▸ **Task goal**
Reproduce word for word the part of the HETA text that opens with the words containing "Together with these" and closes with "across sub-Saharan Africa.".

▸ **Selected text**

As a USAID GDA, HETA started with four founding partners—Abt as the lead; RESOLVE, an NGO specializing in alliance building; bechtel.org (Bechtel’s social enterprise), providing social infrastructure expertise and co-investment; and Orange, HETA’s first telecommunications partner supporting work in countries where our priorities align. Unlike other GDAs, HETA is an open platform with space for many other contributors from the donor, private for-profit, and non-profit sectors.

Together with these partners, we deliver funds, technical assistance, and in-kind resources to design, install, operate, and maintain renewable energy systems linked to mobile or internet networks for health facilities across sub-Saharan Africa.

HETA’s approach seeks to solve a long-standing sustainability challenge for health facility electrification—securing financing, business models, and technical expertise to provide long-term operations and maintenance (O&M) of the systems after they are installed. We customize our approach to suit the needs and context in each country (down to the facility level), such as “energy as a service” models in contexts where energy and telecommunications companies are ready to partner with health facilities. In other areas, we are exploring community-led models in which women entrepreneurs and other local organizations co-design O&M funding models with HETA.

Where feasible, HETA seeks to facilitate partnerships that will enable sales of surplus power to businesses and families in the surrounding communities. Such arrangements help generate revenue for system O&M, supporting financial sustainability. This approach also opens the door for a range of productive uses of energy, from ensuring the facility’s ability to run state-of-the-art medical appliances to providing power for mobile charging stations or pumps to deliver clean water.

▸ **Supplied information**

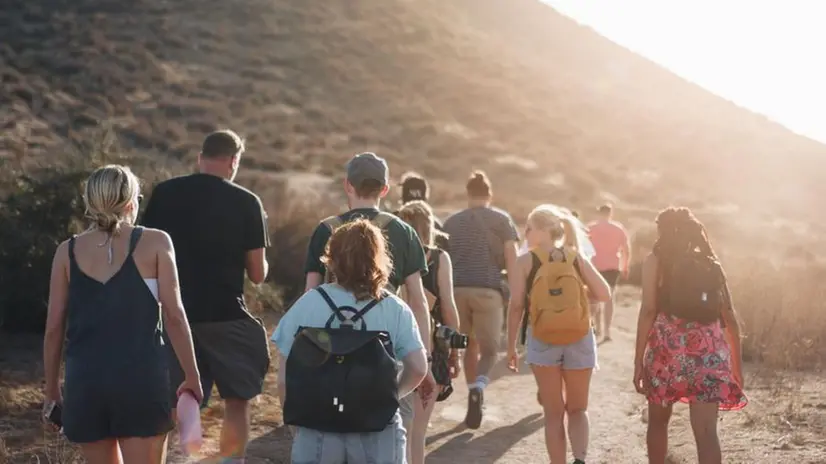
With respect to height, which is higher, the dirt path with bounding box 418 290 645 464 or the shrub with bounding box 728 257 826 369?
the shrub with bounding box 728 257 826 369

▸ **Written response**
Together with these partners, we deliver funds, technical assistance, and in-kind resources to design, install, operate, and maintain renewable energy systems linked to mobile or internet networks for health facilities across sub-Saharan Africa.